The Basics of Roulette

Roulette is one of the classic casino games that offer glamour, mystery and excitement. Its rules are simple enough for newbies to learn, but the game also has a surprising depth for serious players who want to get the most out of it.

Roulette, whose name is French for little wheel, has been around since the 17th century. It was derived from the older games hoca and portique, with modifications made by French mathematician Blaise Pascal and others. Its present layout and wheel structure came into use in the late 1700s.

The roulette wheel consists of a solid wooden disk slightly convex in shape. Its rim is separated by metal partitions, known as separators or frets and the compartments, called pockets or canoes by roulette croupiers, are painted alternately red and black and numbered nonconsecutively from 1 to 36. On European-style wheels a 37th compartment, painted green, carries the sign 0. On American wheels two additional green compartments on opposite sides of the wheel carry the signs 0 and 00.

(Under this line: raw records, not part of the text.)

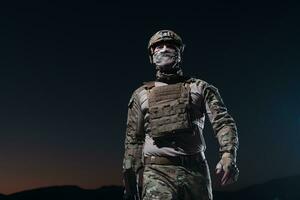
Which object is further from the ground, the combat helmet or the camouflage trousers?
the combat helmet

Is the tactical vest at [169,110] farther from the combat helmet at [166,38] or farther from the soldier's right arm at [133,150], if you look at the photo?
the combat helmet at [166,38]

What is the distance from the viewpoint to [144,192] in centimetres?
690

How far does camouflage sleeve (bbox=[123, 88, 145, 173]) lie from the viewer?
24.2ft

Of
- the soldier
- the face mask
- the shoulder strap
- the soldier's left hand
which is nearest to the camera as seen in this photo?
the soldier's left hand

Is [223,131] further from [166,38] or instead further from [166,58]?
[166,38]

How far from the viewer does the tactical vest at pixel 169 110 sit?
22.7ft

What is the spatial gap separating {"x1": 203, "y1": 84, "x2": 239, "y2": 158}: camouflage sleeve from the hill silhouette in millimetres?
155400

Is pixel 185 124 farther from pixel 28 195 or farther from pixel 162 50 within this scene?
pixel 28 195

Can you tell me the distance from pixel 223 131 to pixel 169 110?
2.36 ft

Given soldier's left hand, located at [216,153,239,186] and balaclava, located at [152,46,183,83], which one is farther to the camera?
balaclava, located at [152,46,183,83]

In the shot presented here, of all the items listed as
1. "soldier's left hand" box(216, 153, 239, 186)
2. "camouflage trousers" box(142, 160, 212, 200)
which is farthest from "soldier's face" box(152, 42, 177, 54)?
"soldier's left hand" box(216, 153, 239, 186)

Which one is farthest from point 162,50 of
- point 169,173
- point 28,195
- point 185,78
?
point 28,195

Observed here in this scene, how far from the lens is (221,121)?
692 cm

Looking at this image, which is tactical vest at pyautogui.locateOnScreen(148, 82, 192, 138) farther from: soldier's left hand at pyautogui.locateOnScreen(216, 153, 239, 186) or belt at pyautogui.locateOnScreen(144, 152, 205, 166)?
soldier's left hand at pyautogui.locateOnScreen(216, 153, 239, 186)
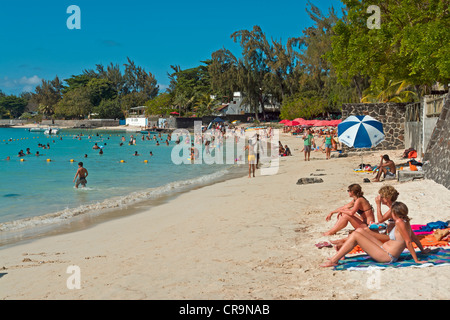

There are many different types of bets in roulette, and each offers a different chance for winning and a different payout if the bet wins. The different betting combinations can be grouped into three main categories: inside bets, outside bets and announced bets.

Inside bets are the bets placed within the racetrack and are often used by high rollers. They include bets on single numbers, groupings of numbers and color, or whether the number is odd or even. These bets have a lower house edge than other bets and can make the game very exciting.

When a bet wins the dealer places a marker on it. Then he or she clears off the losing chips and pays the winners. The process repeats and the winning bettors can continue to make more bets with their predetermined budgets. It is important to cash in your chips as soon as possible after each round. This way you can avoid the temptation to keep betting and end up with a huge loss.

The James Bond strategy is a good way to play roulette without risking your entire bankroll. The system combines bets to create a low house edge, but it requires a decent amount of money to work.